I always watched everyone cook, especially my grandmother and my mother.  But I have gone way beyond that!  I do get some techniques from America’s Test Kitchen and Cook’s Corner.

3. Who does the cooking in your home?

I do ALL the cooking in my Wilmington home and at my farm.

4. Do you cook more or eat out more?

Rarely eat out, because the food is cheaper and better when I prepare it.  Also, I got my fill of eating out when I was traveling on the road as a consultant.

5. Are you more of a cook or dessert maker?

Main dishes, primarily.  For example, tonight, I prepared black beans and rice with Italian chicken sausages laced with okra, onions, and stewed tomatoes.  
Since I am diabetic, I no longer make desserts.

6. What was your worst/funniest cooking moment? 

I can’t remember a personal one.  However, my mother once blew up a pressure cooker, and our dinner of corned beef and cabbage was on the ceiling.
 
That rivals my ex-wife too quickly grabbing a cake pedestal with a chocolate cake on it to present to our guests when it slid off onto the floor!


7. What's your best dish?
My version of Paella with chicken, seafood, and yellow rice.

8. Is revenge a dish best served cold? 
No probably needs a lot of capsaicin from the hottest peppers that exist.

9. Is the best way to a man's heart truly through his stomach?  
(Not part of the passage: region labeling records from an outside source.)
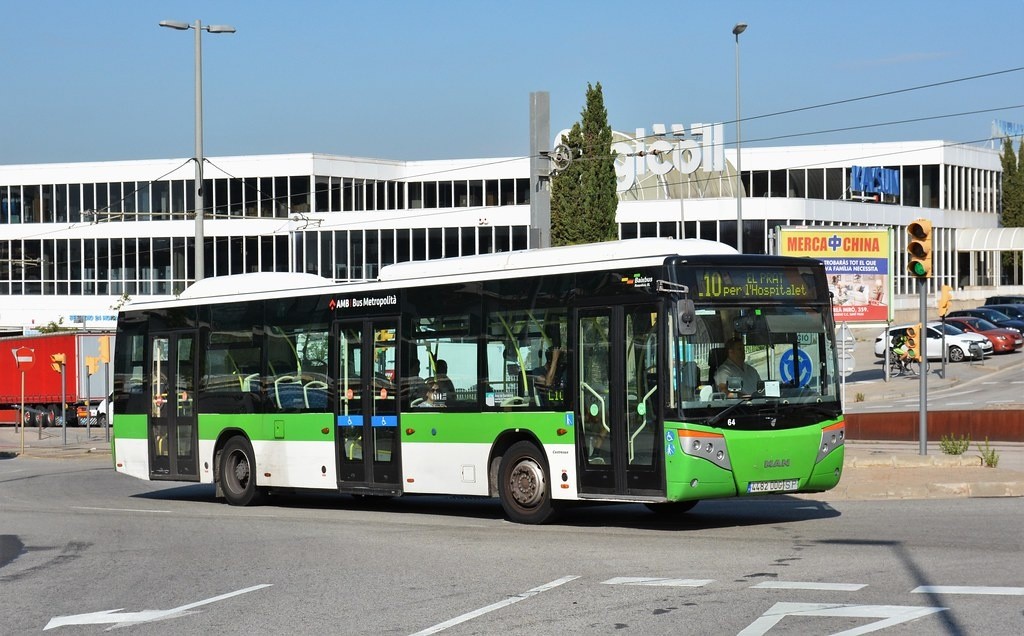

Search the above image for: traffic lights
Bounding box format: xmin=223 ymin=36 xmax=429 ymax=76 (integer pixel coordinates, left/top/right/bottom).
xmin=51 ymin=363 xmax=62 ymax=373
xmin=906 ymin=218 xmax=932 ymax=278
xmin=906 ymin=325 xmax=920 ymax=359
xmin=939 ymin=286 xmax=952 ymax=317
xmin=86 ymin=357 xmax=99 ymax=375
xmin=374 ymin=329 xmax=394 ymax=352
xmin=98 ymin=336 xmax=110 ymax=363
xmin=50 ymin=353 xmax=66 ymax=365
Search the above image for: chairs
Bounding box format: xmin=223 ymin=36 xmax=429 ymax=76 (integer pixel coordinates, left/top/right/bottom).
xmin=233 ymin=368 xmax=436 ymax=412
xmin=125 ymin=371 xmax=191 ymax=393
xmin=502 ymin=395 xmax=530 ymax=408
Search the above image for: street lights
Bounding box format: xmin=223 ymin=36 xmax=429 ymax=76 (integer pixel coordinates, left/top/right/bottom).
xmin=733 ymin=23 xmax=747 ymax=253
xmin=159 ymin=19 xmax=236 ymax=282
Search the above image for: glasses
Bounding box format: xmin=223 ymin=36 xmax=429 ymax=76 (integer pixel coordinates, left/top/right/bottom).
xmin=429 ymin=388 xmax=440 ymax=393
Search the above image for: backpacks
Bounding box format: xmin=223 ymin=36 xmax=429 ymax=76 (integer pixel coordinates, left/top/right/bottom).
xmin=891 ymin=335 xmax=903 ymax=345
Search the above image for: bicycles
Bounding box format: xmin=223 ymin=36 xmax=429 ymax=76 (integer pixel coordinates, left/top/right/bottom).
xmin=882 ymin=351 xmax=930 ymax=377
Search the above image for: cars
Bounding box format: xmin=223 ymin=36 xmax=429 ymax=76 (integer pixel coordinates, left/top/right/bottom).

I know a few men, including myself, that this would apply to.

4 comments:

anne marie in philly said...

#4 - you got that right! why pay $10 for pasta and meat sauce (single serving) when you can make it at home for $6 for 3-4 people! AND you know what's in it (like no HFCS).

the cajun said...

I've heard pressure cooker stories like yours, but I have a tough time figuring out how they could happen, unless the cook actually left the building. They make lots of noise and even more as temps become critical. What a waste of great corned beef and cabbage. One of my all-time faves.

David Jeffreys said...

It was probably an "operator error" in that the the top was not twisted on all the way or the "O ring" was not positioned properly. This was way back in the 1950s. Anyway, we were all in the living room when the explosion occurred and heard it, and went running. Fortunately no one was in the kitchen, or they might have been burned by the flying dinner.

Ur-spo said...

when you are tired of peppers you are tired of life.